Requirements ::
Retype the rows word for word, from the line containing "Which, out of" through the final line of the rows, including both of those lines. Omit the pictures from your answer.

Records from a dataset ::
begin

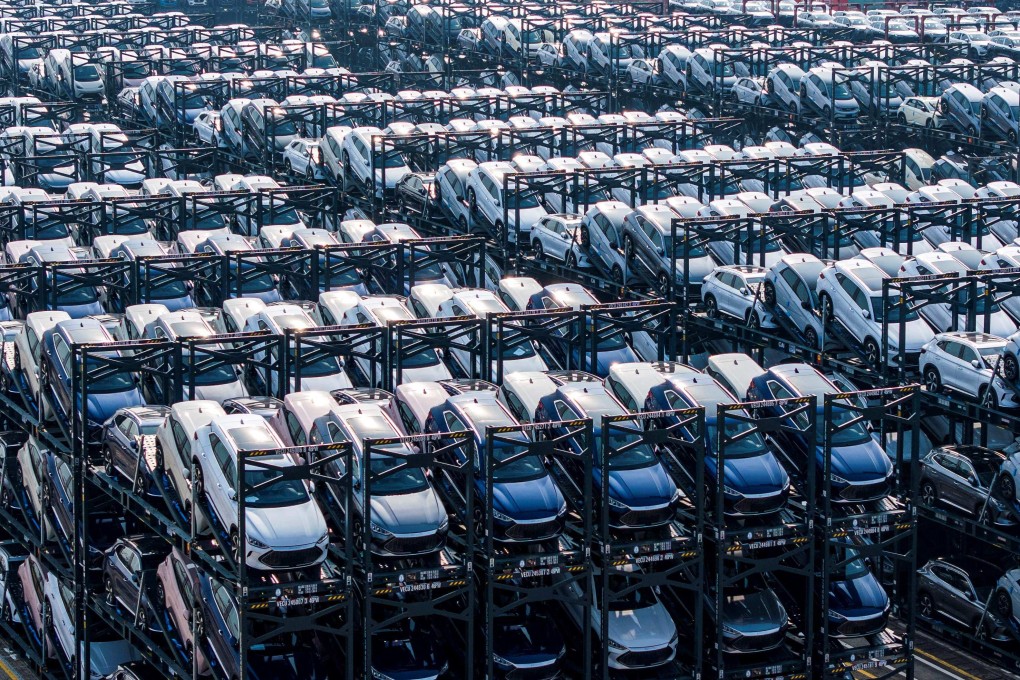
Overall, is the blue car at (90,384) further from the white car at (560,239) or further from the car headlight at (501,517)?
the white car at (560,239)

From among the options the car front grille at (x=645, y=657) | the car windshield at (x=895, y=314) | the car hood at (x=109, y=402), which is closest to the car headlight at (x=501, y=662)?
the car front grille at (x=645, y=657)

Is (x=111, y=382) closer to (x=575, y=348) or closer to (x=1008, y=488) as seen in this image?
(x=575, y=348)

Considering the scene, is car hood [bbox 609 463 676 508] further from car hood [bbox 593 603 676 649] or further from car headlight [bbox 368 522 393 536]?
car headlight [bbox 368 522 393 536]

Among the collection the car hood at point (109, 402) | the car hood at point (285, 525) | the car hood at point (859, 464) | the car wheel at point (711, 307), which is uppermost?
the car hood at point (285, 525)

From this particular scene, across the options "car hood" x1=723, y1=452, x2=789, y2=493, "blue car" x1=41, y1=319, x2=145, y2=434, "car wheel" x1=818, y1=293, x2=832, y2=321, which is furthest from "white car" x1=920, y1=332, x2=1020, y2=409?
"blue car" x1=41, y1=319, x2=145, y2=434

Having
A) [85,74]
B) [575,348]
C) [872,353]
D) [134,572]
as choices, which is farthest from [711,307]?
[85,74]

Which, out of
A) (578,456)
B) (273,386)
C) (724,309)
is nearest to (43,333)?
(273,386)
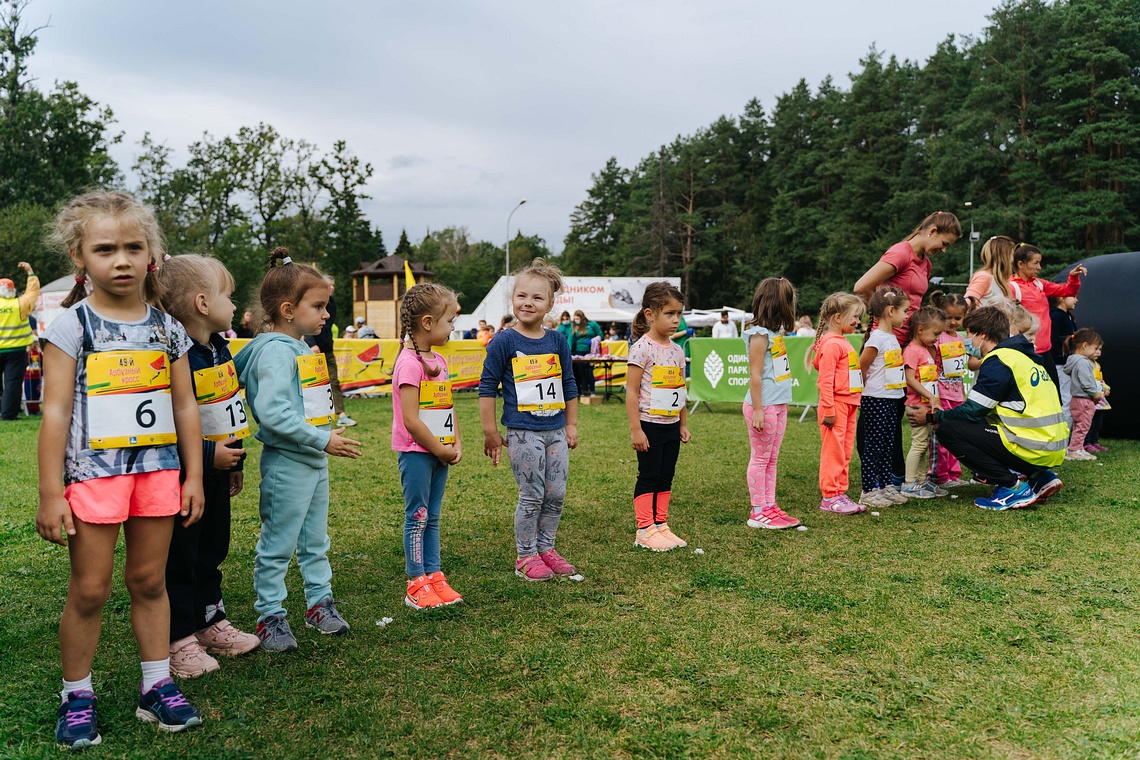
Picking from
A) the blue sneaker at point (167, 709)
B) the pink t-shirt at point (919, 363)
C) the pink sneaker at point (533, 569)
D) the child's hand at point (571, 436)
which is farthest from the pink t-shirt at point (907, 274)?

end

Task response ::
Which, out of
A) (578,456)
B) (273,386)
C) (724,309)
is nearest to (43,333)?
(273,386)
Picking from
A) the blue sneaker at point (167, 709)
B) the pink t-shirt at point (919, 363)
C) the pink sneaker at point (533, 569)
D) the child's hand at point (571, 436)
which is farthest from the pink t-shirt at point (907, 274)?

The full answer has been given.